Exercise details:
In the passage on Google's new competition, how much does Gerald Gorman of Lawyer.com spend each month on advertisements near Google search results?

━━━ Passage shown ━━━

Google’s New Competition
Google has controlled online advertising for over a decade. Google was not the first search engine on the internet, but it created the most innovative search technology to make it the top search engine. Its internal innovation to create a dominating advertisement marketing system has led it to become one of the wealthiest companies in the world. With all of its market power, Google has had a stronghold on the Search Engine Industry, which has given it free reign to raise the price of its ads to soaring prices. For example, Gerald Gorman of Lawyer.com spends around $100,000 a month on advertisements near Google search results. This data shows how Google’s business model is pricing many businesses out of reach for its Google AdWords program. Now, new companies are emerging with significantly cheaper pricing options that raise traffic on business’s websites. Two such companies are Outbrain and Virurl. Both companies “supply the message in the form of a link to a piece of content—a picture, a story, or a video”. Outbrain works with primarily large publishers and works to “find spots for ad-driven content” whereas Virurl aims to make “ad-content go viral on social networks, such as Twitter, where ‘influencers’ retweet the links”. These two companies offer online campaigns starting at $20, in which customers can pay 8 and 5 cents per click compared to Google AdWords which can be up to $10 per click. These new companies offer cheaper advertising solutions, which allows small and medium businesses to compete for internet traffic, and thereby lowers the equilibrium price between traders, sellers and buyers.

━━━ Information given ━━━

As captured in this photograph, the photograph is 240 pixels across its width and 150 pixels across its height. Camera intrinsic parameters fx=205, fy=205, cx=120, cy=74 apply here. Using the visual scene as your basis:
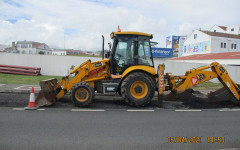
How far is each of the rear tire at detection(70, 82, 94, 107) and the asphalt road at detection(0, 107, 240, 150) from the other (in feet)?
1.29

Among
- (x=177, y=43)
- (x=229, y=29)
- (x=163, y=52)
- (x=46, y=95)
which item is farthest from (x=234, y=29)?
(x=46, y=95)

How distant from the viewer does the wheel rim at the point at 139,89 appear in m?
7.44

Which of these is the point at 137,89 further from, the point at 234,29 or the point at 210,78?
the point at 234,29

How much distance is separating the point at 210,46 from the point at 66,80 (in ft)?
147

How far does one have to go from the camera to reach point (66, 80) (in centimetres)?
765

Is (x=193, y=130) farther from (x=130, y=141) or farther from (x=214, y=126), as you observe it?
(x=130, y=141)

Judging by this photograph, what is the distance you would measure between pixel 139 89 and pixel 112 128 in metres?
2.55

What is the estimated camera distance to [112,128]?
5203 mm

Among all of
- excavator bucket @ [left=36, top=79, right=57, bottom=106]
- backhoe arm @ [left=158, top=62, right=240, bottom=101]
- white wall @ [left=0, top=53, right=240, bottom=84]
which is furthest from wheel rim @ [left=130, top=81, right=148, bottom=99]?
white wall @ [left=0, top=53, right=240, bottom=84]

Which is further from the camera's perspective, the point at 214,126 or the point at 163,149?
the point at 214,126

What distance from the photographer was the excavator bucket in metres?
7.25

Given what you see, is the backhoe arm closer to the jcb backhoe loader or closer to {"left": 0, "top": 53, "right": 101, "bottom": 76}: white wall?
the jcb backhoe loader

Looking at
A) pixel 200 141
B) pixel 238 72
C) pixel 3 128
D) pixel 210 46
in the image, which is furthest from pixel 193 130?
pixel 210 46

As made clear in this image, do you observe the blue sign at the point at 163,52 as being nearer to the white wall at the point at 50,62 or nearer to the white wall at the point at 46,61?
the white wall at the point at 50,62
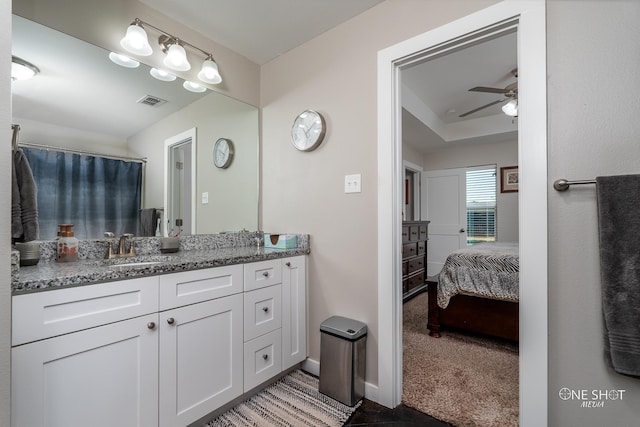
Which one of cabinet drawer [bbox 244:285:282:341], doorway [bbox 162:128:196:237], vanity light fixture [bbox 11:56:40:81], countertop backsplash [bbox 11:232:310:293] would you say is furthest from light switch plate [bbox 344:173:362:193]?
vanity light fixture [bbox 11:56:40:81]

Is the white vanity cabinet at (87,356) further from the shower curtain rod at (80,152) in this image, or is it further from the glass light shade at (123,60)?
the glass light shade at (123,60)

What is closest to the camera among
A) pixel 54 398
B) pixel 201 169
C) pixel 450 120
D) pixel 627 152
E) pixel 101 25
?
pixel 54 398

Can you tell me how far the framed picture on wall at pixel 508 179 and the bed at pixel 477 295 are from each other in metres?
2.53

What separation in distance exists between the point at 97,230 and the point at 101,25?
3.75ft

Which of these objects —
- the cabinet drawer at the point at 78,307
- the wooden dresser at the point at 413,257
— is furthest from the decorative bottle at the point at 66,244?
the wooden dresser at the point at 413,257

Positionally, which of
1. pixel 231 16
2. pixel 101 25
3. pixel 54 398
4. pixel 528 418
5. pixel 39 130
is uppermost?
pixel 231 16

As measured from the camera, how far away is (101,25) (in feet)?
5.14

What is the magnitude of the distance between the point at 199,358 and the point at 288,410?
24.0 inches

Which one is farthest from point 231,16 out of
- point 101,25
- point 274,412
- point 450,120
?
point 450,120

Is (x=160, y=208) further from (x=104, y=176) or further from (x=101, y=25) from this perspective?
(x=101, y=25)

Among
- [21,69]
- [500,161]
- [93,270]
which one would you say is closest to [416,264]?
[500,161]

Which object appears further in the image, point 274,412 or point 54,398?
point 274,412

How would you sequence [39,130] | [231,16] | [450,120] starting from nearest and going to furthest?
[39,130]
[231,16]
[450,120]

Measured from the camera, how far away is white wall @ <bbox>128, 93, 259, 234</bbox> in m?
1.83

━━━

Task solution:
Around $100,000 a month.